L’incroyable performance Sharlto Copley dans Ted Kaczynski

L’incroyable performance Sharlto Copley dans Ted Kaczynski

Il est certes un peu tôt dans la saison des prix 2022, mais en visionnant Ted K, on se prend à espérer le plein de nominations pour Sharlto Copley. Le Sud-Africain était la vedette du remarquable District 9 de Neill Blomkamp, son ami d’enfance.

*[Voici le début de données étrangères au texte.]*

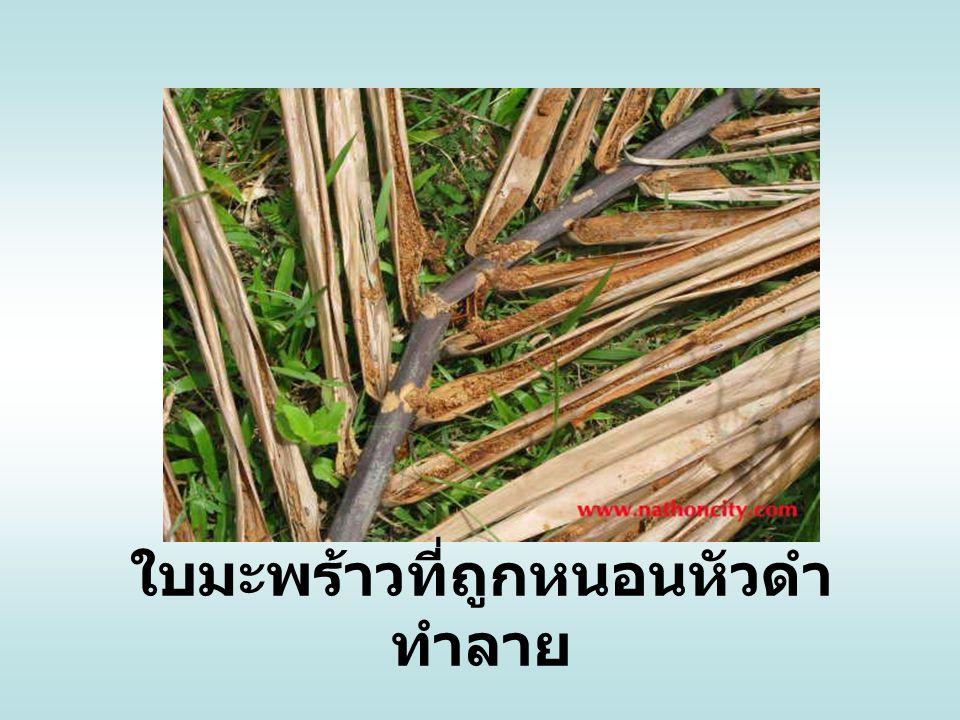 ต้นมะพร้าวที่ถูกหนอนหัวดำ ทำลาย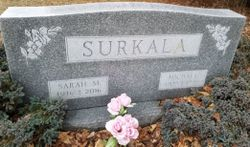 "Sarah M ""Sadie"" <I>Jackson</I> Surkala"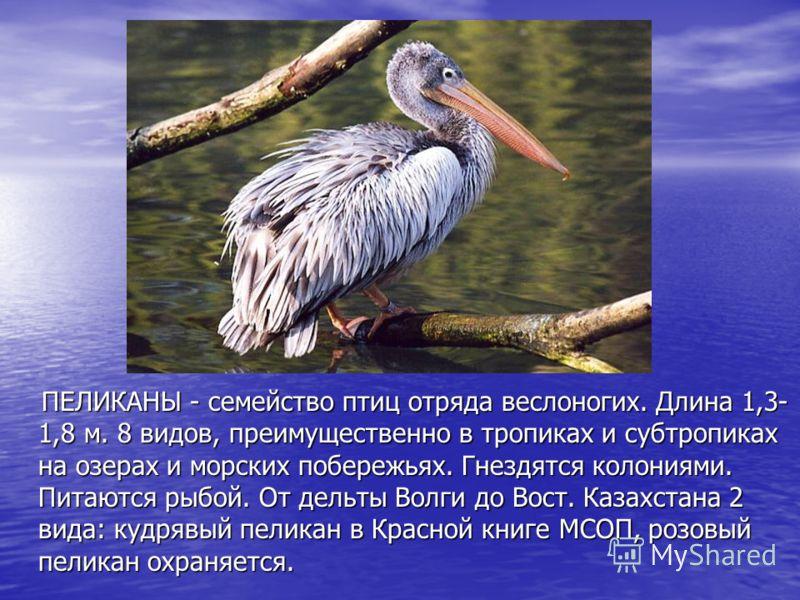 ПЕЛИКАНЫ - семейство птиц отряда веслоногих. Длина 1,3- 1,8 м. 8 видов, преимущественно в тропиках и субтропиках на озерах и морских побережьях. Гнездятся колониями. Питаются рыбой. От дельты Волги до Вост. Казахстана 2 вида: кудрявый пеликан в Красн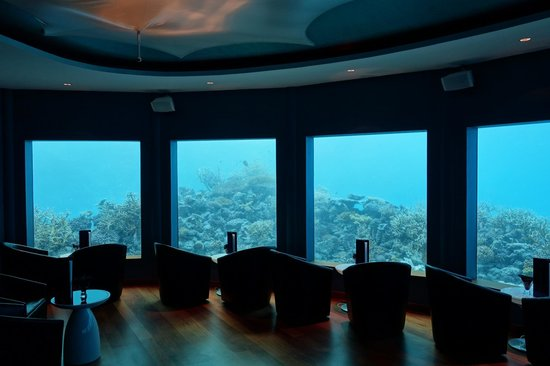Niyama Private Islands Maldives: A Beautiful View From The Underwater Club  Subsix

Ici, pas ou peu d’action. Peu de dialogues, mais le plein de monologues. C’est que Ted Kaczynski est un solitaire vivant dans les bois se nourrissant de ce qu’il chasse ou fait pousser, sans électricité ni eau courante. Alors il réfléchit, se parle à lui-même. Au milieu de cette nature qu’il chérit, il lance des imprécations aux avions qui passent dans le ciel, aux autres qu’il croise de temps en temps. Les rares fois où il s’aventure en ville, il est agressif, mal à l’aise, revendicateur.

Pas de doute, Sharlto Copley a ce qu’il faut bien appeler la gueule de l’emploi. L’acteur au visage long, ici affublé d’une barbe, maigre, des rides d’expression aux coins des yeux et de la bouche, a le regard d’un penseur illuminé, de l’un de ces ermites contemplatifs au regard perdu dans un monde fantasmé. Car, entre deux corvées de bois, Ted pense à la société qu’il a volontairement laissée derrière lui, au progrès qu’il tient pour néfaste. Ses phrases sont celles des carnets les vrais noircis par Ted Kaczynski et dont le réalisateur et scénariste Tony Stone s’est servi pour le film.

Puis Ted s’enhardit. Il pose des bombes qui tuent et font des dégâts. Puis il s’enhardit encore et exige du New York Times et du Washington Post qu’ils publient son manifeste sans quoi il y aura des morts. Et ce dernier s’exécute. Alors il jubile, écoute les comptes rendus de ses actions. Et sombre encore un peu plus, jusqu’au dénouement tragique.

La trame sonore, majoritairement classique, baigne Ted K d’une ambiance tour à tour de violence ou de contemplation, de joie ou de colère, les différentes pièces de Vivaldi mêlées à des sons de la nature ou des bruits de machinerie lourde, offrant le contraste parfait entre ces émotions en apparence antinomique.

On ne peut se défendre d’une fascination à l’endroit d’un homme déterminé, suivant une logique qui lui est propre et dont l’isolement a conduit à la folie meurtrière.